By 2:30 am I was still awake as it’s almost impossible to sleep in weather like this. You somehow convince yourself it's going to die down soon- but it never does. You're also forced to brace yourself via the wall at your head and foot in order to stop rolling constantly and to keep from flying across the room. Thus, the only way to be still is to have you arm and leg muscles fully flexed and good luck trying to sleep like that.
So at 2:30 I sent a note back to Iain and John Atkinson- “the weather is kicking our butts- please look at whether there is a closer port- maybe Grand Isle”. I went to the pilothouse and looked at options with First Mate Ian who was on helm watch- not too good. I studied the weather and amazingly my email went off with a quick message from John saying he would look into. Now at 3:00 am – that's being Johnny on the spot! Thanks John! The weather made it clear- we would be in this situation for the rest of the way in. Ugh!
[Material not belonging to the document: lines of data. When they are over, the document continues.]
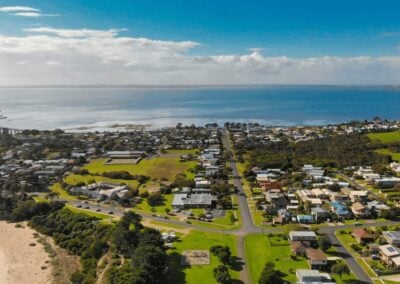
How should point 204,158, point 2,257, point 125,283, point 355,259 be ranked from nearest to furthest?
point 125,283
point 355,259
point 2,257
point 204,158

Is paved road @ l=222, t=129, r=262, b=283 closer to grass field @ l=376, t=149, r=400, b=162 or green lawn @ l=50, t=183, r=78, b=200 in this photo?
green lawn @ l=50, t=183, r=78, b=200

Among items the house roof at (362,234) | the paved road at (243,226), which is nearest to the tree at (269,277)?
the paved road at (243,226)

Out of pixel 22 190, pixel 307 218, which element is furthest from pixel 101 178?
pixel 307 218

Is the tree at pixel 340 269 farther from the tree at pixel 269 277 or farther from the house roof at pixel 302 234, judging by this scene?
the house roof at pixel 302 234

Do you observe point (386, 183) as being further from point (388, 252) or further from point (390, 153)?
point (388, 252)

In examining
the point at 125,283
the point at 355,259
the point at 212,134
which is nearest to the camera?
the point at 125,283

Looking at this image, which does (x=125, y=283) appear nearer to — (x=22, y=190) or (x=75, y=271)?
(x=75, y=271)

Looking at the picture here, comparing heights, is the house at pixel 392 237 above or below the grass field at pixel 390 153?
below
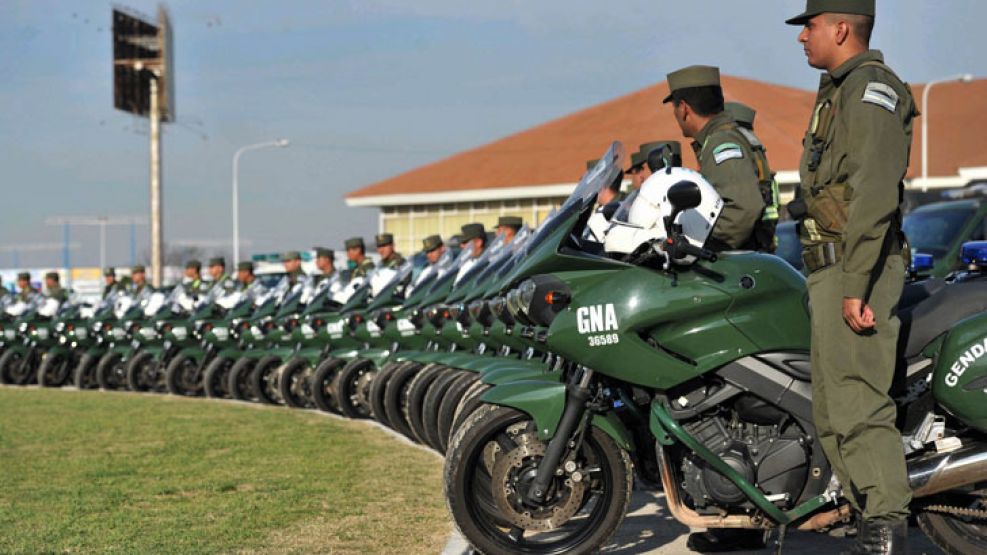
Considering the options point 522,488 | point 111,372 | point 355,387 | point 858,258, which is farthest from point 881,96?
point 111,372

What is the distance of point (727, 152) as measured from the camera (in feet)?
19.3

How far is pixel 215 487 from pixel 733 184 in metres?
4.19

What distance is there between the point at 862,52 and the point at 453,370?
502 cm

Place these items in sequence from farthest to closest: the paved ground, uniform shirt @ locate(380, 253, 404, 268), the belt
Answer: uniform shirt @ locate(380, 253, 404, 268), the paved ground, the belt

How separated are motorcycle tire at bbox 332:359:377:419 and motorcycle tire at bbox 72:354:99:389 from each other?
7.99 metres

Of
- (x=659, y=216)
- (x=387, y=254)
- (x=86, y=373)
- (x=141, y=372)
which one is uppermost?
(x=659, y=216)

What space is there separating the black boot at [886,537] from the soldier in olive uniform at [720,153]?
137 cm

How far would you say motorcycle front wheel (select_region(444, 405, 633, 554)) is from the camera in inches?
220

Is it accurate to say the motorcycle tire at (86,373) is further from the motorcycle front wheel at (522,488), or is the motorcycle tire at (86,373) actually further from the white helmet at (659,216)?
the white helmet at (659,216)

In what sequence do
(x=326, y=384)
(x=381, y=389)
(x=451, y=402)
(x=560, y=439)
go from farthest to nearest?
1. (x=326, y=384)
2. (x=381, y=389)
3. (x=451, y=402)
4. (x=560, y=439)

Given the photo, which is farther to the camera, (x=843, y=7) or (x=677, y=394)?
(x=677, y=394)

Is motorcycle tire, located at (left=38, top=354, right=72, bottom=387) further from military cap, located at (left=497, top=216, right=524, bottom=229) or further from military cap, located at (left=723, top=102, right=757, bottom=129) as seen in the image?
military cap, located at (left=723, top=102, right=757, bottom=129)

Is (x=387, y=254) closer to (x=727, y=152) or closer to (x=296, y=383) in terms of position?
(x=296, y=383)

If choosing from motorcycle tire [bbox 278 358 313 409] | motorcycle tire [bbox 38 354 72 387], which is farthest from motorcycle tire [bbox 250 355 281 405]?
motorcycle tire [bbox 38 354 72 387]
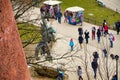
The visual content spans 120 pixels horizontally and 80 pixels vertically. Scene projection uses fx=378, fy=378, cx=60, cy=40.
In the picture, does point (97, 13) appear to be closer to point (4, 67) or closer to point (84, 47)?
point (84, 47)

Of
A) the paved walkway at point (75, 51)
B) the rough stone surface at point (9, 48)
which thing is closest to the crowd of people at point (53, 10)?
the paved walkway at point (75, 51)

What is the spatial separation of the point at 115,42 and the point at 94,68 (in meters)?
7.54

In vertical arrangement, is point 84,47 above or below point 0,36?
below

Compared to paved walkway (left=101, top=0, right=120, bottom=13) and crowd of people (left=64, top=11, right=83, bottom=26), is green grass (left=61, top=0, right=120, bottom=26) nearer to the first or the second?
paved walkway (left=101, top=0, right=120, bottom=13)

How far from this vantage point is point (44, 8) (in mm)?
34188

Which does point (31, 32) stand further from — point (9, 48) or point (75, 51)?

I managed to doze a little and got up to an email from John saying he had found an alternative dock in Grand Isle. Thanks again John! Problem was it was 40 miles out of the way. He ended with an offer to let him know if there was anything else we needed. I asked if he could deliver a 12 pack of coke and a couple of pepperoni pizzas…
I discussed the options with Bob, Ian and Iain. The consensus of the professional crew was to go for Biloxi as it was further but lay in a more forgiving path with the storm. Iain simply told me to balance the perspective of the career sailors with the needs of the science team and to make the best decision for the team as a whole. I watched the group for a few hours. Everyone is exhausted and needs not only some sleep but some fun. I've been to Grand Isle- there was little there
at the height of its tourist season because of the oil and now the tourist time is gone. I also have new crew arriving in Biloxi so I have to get there anyway. Better to trust the advice of the professional sailors and go now. So we are heading for Biloxi riding through the wind and waves created by the edge of this storm and looking forward to a break.
The day was passed with work on USM lab stuff and classes and remarkable fatigue. I think it was Matt who observed to me that he'd napped for 2 hours woke up and 10 minutes later was sleepy again. At one point he came halfway up the galley stairs, leaned his head against the wall and fell asleep! Generally, that was the tone of the day for all – computer work- nap-computer work-nap etc. The remarkable thing is that tonight will again be rough and tomorrow and tomorrow night. So boy are we looking forward to Saturday!
I thought you might find what Sandy was working on all day interesting. She is looking at the ability of chromium to alter the human karyotype. I know the karyo-what? It's one of those words made up long ago that made sense to someone. I have always disliked that word and so of course it is at the heart of the work I do!
But, you're all more familiar with the human karyotype than you think. For example, you have probably heard that human males are XY females XX. Well, from a genetic perspective that is detected by a karyotype- though most people tell the difference between males and females other ways and just learn in school somewhere along the way about the X and Y thing.
Well, the X and the Y are chromosomes. The chromosomes are structures in the cell that our lab focuses on. They are an organized package of DNA and protein used by the cell to manage its DNA and to divide into two new cells. When a chromosome is damaged bad things can happen like cancer or birth defects. The chromosomes come in pairs except for the sex chromosomes which are either a similar female pair (XX) or dissimilar male pair (XY) – no jokes now!
Anyway, one can stain the chromosomes so the pairs can be identified by their black and white banding pattern and then damage can be assessed by looking for changes in that banding pattern. It is something we will do with these sperm whale cells to see what their karyotype is and if chemicals can affect it. It is too soon for that work, but on these wavy days Sandy focuses on the human work.
Have a good night- we will be riding the waves!